November 28, 2013 / 1:37 PM / 6 years ago

Kredite fließen trotz EZB-Niedrigzins immer spärlicher

Frankfurt/Berlin (Reuters) - Trotz der Niedrigzinspolitik der EZB fließen die Kredite im Euroraum immer spärlicher.

Die Banken fuhren ihre Darlehen an Firmen und Privathaushalte im Oktober noch stärker zurück als im September. In der Summe schrumpfte die Kreditvergabe um 2,1 Prozent zum Vorjahresmonat, wie die Europäische Zentralbank (EZB) am Donnerstag in Frankfurt mitteilte. Die Daten dürften der EZB vor ihrer Zinssitzung nächste Woche Kopfzerbrechen bereiten, da die Darlehen an Unternehmen noch stärker schrumpften als im Vormonat.
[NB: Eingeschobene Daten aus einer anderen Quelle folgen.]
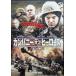  Company *ob* герой z bulge. битва .( в аренду выше DVD)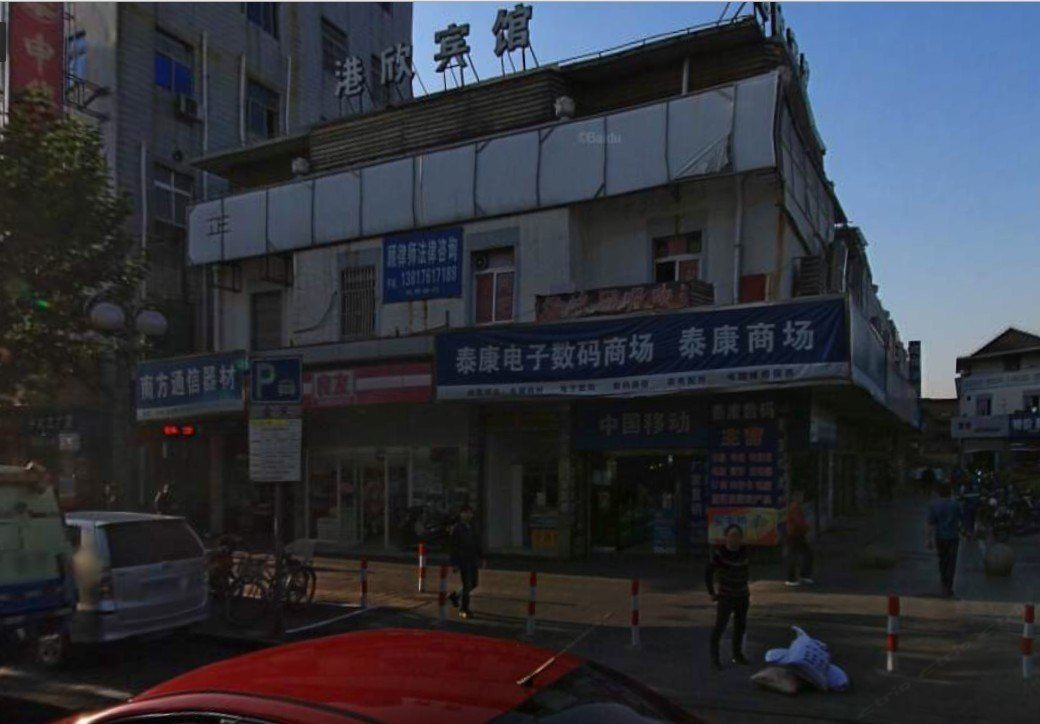 上海港欣宾馆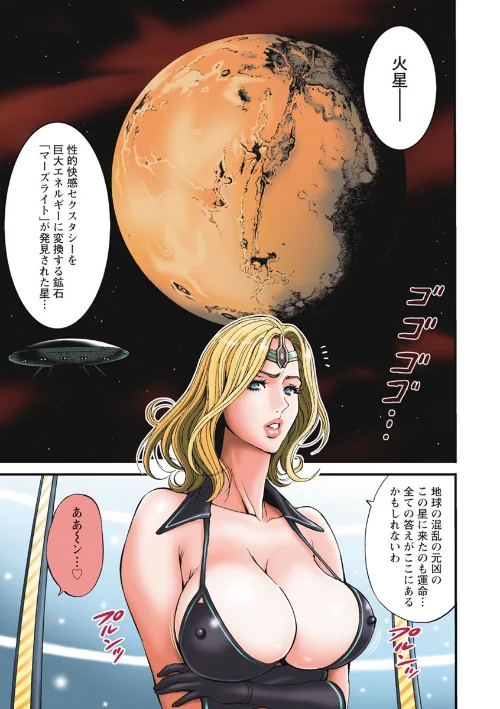 西暦2200年のオタ[作]ながしま超助/〈エロ漫画〉 試し読みサンプル 3ページ目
Im Kampf gegen die im Süden der Euro-Zone vorherrschende Kreditklemme könnte die EZB in den kommenden Monaten versuchen, die Darlehensvergabe mit einer neuen Mega-Geldspritze für die Banken anzuregen.

Die Geldhäuser verliehen im Oktober 14 Milliarden und im September elf Milliarden Euro weniger an Firmen als im jeweiligen Vormonat. Dies wird womöglich bald die Zentralbank auf den Plan rufen, wie Ökonomen vermuten. “Die Daten nähren die Spekulationen, dass die EZB weitere nicht-konventionelle Maßnahmen zur Stimulierung der Kreditvergabe ergreifen könnte”, sagt Johannes Mayr von der BayernLB. Vorbild könnte das sogenannte ‘Funding for Lending Programme’ (FLS) der Bank of England (BoE) sein, bei dem der Zugang zu günstiger Notenbankliquidität an die Kreditvergabe gekoppelt wird. Die EZB hatte um die Jahreswende 2012 in zwei Tranchen rund eine Billion Euro in das Banken-System gepumpt, um die schwächelnde Wirtschaft in der Euro-Zone in Schwung zu bringen. Dabei verzichtete die EZB allerdings auf eine Zweckbindung. Viele Banken in der Euro-Zone haben das auf drei Jahre zum Leitzins geliehene Geld denn auch nicht an Unternehmen weitergegeben, sondern gehortet oder in Staatsanleihen investiert.

Experten haben Zweifel, ob sich dieses Sicherheitsdenken durch eine zweckgebundene Kreditvergabe ändern lässt. Auch die BoE muss nun umsteuern: Das FLS-Programm wurde sehr stark für die Hypothekenvergabe genutzt, so dass die Häuserpreise kräftig anzogen. Nun soll das billige Zentralbankgeld ab 2014 nur dafür genutzt werden, die Kreditvergabe an Mittelständler anzukurbeln. Die britische Konjunktur hat zuletzt Fahrt aufgenommen, während die Wirtschaft in der Euro-Zone vor sich hindümpelte.

WIRTSCHAFTSSTIMMUNG IM EURO-RAUM HELLT SICH WEITER AUF

“Ohne eine Trendwende bei der Kreditvergabe ist eine durchgreifende konjunkturelle Besserung kaum möglich”, meint Ökonom Heinrich Bayer von der Postbank. Immerhin hat sich zuletzt die Stimmung im Euroraum weiter aufgehellt, wie die EU-Kommission mitteilte. Das entsprechende Barometer stieg um 0,8 auf 98,5 Punkte. Der Aufwärtstrend erfasste die Industrie, die Dienstleister und Einzelhändler. Bei den Verbrauchern und am Bau trübte sich die Stimmung hingegen leicht ein.

Angesichts der mauen Erholung und der weit unter den Zielwert der EZB gesunkenen Inflationsrate schließt die Zentralbank eine weitere Kappung des Leitzinses von 0,25 Prozent nicht aus. Mehrere Notenbanker haben vor der am kommenden Donnerstag anstehenden Zinssitzung betont, die EZB habe ihr Pulver nicht verschossen. Auch über einen negativen Einlagezins für überschüssiges Geld der Banken ist im EZB-Rat diskutiert worden. Mit einem solchen Strafzins könnten die Hüter des Euro die Banken dazu anregen, ihr überschüssiges Geld in die Kreditvergabe zu stecken statt es bei der EZB zu parken. Kritiker befürchten jedoch, dass die Geldhäuser die Kosten auf ihre Kunden abwälzen.